I am not in the industry but I have a pretty significant portfolio in stocks and I do all kinds of option trades etc. I was trying to imagine, for example, what would the WMT forecast tab in your spreadsheet tell me and I have no idea what the message is - should I be buying the stock, selling the stock or what - no idea. So somehow all this work, I would think, has to end up relating to the client needs - e.g. you made x% last year and your portfolio is expected to make y% this year or something. I think you would benefit from taking some formal courses to have a complete picture - this way, not only you have the tools, but also the knowledge of how this output gets used. Plus the course bolsters your resume. If anybody could do some research on the web and put together a spreadsheet in 2 weeks and are aiming for what I would think would be a 60K+ job, why the hell are there people formally going to college and wasting 4-years of their life and lot of money on college expenses - they should just quit and work on this stuff.

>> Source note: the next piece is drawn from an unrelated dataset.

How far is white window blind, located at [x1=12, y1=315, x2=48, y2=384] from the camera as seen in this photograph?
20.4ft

Did you do this work in Excel? Seems like writing a computer program would make this so much easier. Give the program a few parameters and it will happily crank out everything. I would be surprised too if big investment houses don’t have programs to churn out reams of this kind of data. So I don’t think the employment value is in being able to create this data - but it has to be in how to interpret this data and do some what-if analysis.
BTW - the reason that I got interested in looking at the spreadsheet is because I do have a real need that is a lot more practical. The practical need is for some software to track my positions and based on the current date and price, give me some suggestions. As a simplest example, it could look at a stock in my positions and say - “hey - this is down 15% - do you want to continue to hold or get out of it and cut your losses”. Another example would be to take a look at my loss position and before the year is up, remind me - hey, we are within x-days of crossing a one year boundary - if you sell it now, you will get short term losses. And the reverse - “should I sell this?” - no - wait for 2 more weeks and then you would have LT gains. When looking at 3-5 stocks, no need for any of this - but when you have a normal account, IRA and Roth accounts for you and your wife - some of them with 20 different stock positions, then it becomes a bit hard to manage it all on a regular basis.